Work to complete.
a - Condense the paragraph of the passage on data partition identifiers that begins "At the end of the sp identifier definition" into a short bulleted list that keeps its main facts.
b - Pick up the passage on data partition identifiers after its final sentence and continue it.

== Text section

We define sp as the subset identifier. The data labelled by the sp identifier will be partitioned into several small-scale sub-data that maintain the dimensional characteristics of the data. The number of partitions is determined by the runtime system. The informal definition of the sp identifier is as follows:

$$\begin{aligned} sp<data\ list>[(post-processing)] \end{aligned}$$

The scope of the sp identifier is the data list within the immediate pair of angle brackets. Each datum in the data list of sp identifiers is partitioned into the same amount of sub-data at runtime. In the same computing instance, the subsets of different data should share the same sequence number. Data within the scope of different sp identifiers are partitioned independently, and the subsets of different data can be freely combined. For example, the usage of the sp identifier could be as follows:

$$\begin{aligned} a):sp<A,B<=>C>; \qquad b):sp<A,B><=>sp<C>. \end{aligned}$$

As shown in example (a), the scope of the sp identifier can span the input–output identifiers. Examples (a) and (b) are not equivalent. In example (a), all data are within the scope of the same sp identifier. At runtime, data A, B and C follow the same partition method. In example (b), data A, B and C are within the scope of the different sp identifiers, with the partition of data C being independent of data A and B at runtime.

At the end of the sp identifier definition is the optional call to the post-processing process. The post-processing process is a special kind of calculation kernel that conducts a reduction process. It is used only for the output data. In some cases, the partitioned output data contain only the intermediate results. Then, there is the need to merge the intermediate results with the post-processing process.

For the data that cannot be partitioned during the calculation, we design different identifiers for the input and output data separately. For the input data, conflict read to the same data would occur between multiple parallel instances, which mainly affect the efficiency of the memory access. For the output data, multiple parallel instances will carry out simultaneous write operations on the same data. Write conflicts will cause the data consistency and correctness problems. Therefore, we design the bg identifier for the input data and the atomic identifier for the output to indicate the corresponding optimization at runtime. The bg and atomic identifiers are used as follows:

$$\begin{aligned} bg<data\ list>;\qquad atomic<data\ list>. \end{aligned}$$

These two identifiers imply the input/output relationship and therefore can appear only on the corresponding side of the input/output identifier or in a single line. Since the data labelled by these two identifiers are indivisible among parallel instances, the bg and atomic identifiers do not affect other partition identifiers.

====
== Recorded data

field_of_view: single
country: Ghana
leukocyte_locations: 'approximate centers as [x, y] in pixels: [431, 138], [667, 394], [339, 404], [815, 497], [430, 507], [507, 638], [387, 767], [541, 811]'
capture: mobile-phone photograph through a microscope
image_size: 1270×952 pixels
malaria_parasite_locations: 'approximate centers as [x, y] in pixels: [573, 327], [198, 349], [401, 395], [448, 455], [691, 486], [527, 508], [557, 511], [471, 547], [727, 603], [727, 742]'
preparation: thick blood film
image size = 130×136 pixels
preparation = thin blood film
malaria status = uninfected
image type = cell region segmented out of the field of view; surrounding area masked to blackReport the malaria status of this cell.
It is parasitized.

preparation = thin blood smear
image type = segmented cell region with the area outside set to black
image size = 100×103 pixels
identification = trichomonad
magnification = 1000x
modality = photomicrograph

====

Solved tasks.
a -
- An sp identifier definition may end with an optional call to a post-processing process.
- Post-processing is a special kind of calculation kernel that performs a reduction.
- It is used only for output data.
- When partitioned output data contain only intermediate results, post-processing merges those results.

b -
4.4 DAC expression

The combination of the data, association structure and the calculation kernel constitutes the parallel computing tasks. That is the DAC expression. Its informal definition is as follows:

$$\begin{aligned} <data\ list>\,=>shell\_name(calc\_name(arguments)); \end{aligned}$$

The connector \(=>\) combines the three modules. The rules of combining these modules lie in the matching of data interfaces. The association structure builds a distribution pipeline from data to the calculation kernel. The computing data must satisfy the data interface requirements of the association structure, and the data tuple produced by the association structure must satisfy the data interface requirements of the calculation kernel. First, we define the following:

1. 1.

   \(data\_list\), \(data\_list_{shell}\) and \(data\_list_{calc}\) as the data list of the DAC expression, the association structure and the calculation kernel. The \(num(data\_list_x)\) represents the number of data parameters in one of these data lists.

2. 2.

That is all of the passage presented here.